For our paper, we adjust some of the pattern.
- Instead of mini-batch which GRU4rec and the original KSR use, We adopt 'data augmentation', the same as SR-GNN, STAMP, etc. (use [0:k] for k in range(1, len(session)) for train, and [k] for target).
- On our dataset, we found that NLL loss performs better than KSR with BPR loss, contrary to the original. Here, we provide NLL codes with BPR codes annotated.

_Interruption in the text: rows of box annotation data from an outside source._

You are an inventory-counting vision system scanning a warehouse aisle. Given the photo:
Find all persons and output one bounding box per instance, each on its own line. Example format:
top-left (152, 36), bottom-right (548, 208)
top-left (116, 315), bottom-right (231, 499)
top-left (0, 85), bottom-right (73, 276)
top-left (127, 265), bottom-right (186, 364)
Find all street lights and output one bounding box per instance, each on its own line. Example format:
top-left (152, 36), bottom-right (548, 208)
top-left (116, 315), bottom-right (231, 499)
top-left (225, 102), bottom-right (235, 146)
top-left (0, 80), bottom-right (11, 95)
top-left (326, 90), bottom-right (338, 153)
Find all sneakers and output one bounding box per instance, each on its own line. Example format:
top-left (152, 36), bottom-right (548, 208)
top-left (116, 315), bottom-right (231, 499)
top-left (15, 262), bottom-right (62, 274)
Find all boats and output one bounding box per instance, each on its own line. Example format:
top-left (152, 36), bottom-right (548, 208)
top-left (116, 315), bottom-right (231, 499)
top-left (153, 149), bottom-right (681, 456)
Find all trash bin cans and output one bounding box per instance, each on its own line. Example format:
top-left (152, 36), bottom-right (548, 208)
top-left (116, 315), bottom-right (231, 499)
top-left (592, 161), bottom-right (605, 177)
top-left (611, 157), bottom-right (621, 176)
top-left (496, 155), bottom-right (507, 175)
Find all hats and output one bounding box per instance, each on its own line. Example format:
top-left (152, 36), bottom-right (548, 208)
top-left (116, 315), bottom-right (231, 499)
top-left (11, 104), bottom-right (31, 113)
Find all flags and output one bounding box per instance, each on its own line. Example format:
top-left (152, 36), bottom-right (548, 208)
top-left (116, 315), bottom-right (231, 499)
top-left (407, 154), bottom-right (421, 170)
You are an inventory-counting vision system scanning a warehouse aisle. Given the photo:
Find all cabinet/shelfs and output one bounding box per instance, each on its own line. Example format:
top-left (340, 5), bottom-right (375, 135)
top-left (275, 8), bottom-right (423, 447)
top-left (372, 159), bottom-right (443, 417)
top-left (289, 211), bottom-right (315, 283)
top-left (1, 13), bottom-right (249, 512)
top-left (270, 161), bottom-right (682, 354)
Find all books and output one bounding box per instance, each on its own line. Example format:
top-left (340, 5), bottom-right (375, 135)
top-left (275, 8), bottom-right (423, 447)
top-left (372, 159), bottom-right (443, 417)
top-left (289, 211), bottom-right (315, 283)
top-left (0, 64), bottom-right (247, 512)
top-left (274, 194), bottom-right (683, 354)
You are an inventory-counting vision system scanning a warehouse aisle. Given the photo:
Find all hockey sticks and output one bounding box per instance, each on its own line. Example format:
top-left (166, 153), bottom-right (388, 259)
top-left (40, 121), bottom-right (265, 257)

- You need to adjust the dataset path. Ours is "../benchmarks/kg_month15/A/"
- Without pretraining, you can randomly generate embbeding based on normal distribution (default for item emb). Kg emb pretrained with trans-E, we get a faster loss convergence with metrics a little bit higher . We still use the original code to read local embedding files, you should also generate three embedding files, of which the format is not different from [the original](https://github.com/RUCDM/KSR/blob/master/data/the format of KSR input.txt) .
- To speed up, we begin to valid when epoch > 20; model is saved when it obtains the highest MRR@20. You can alter this in the method "fit".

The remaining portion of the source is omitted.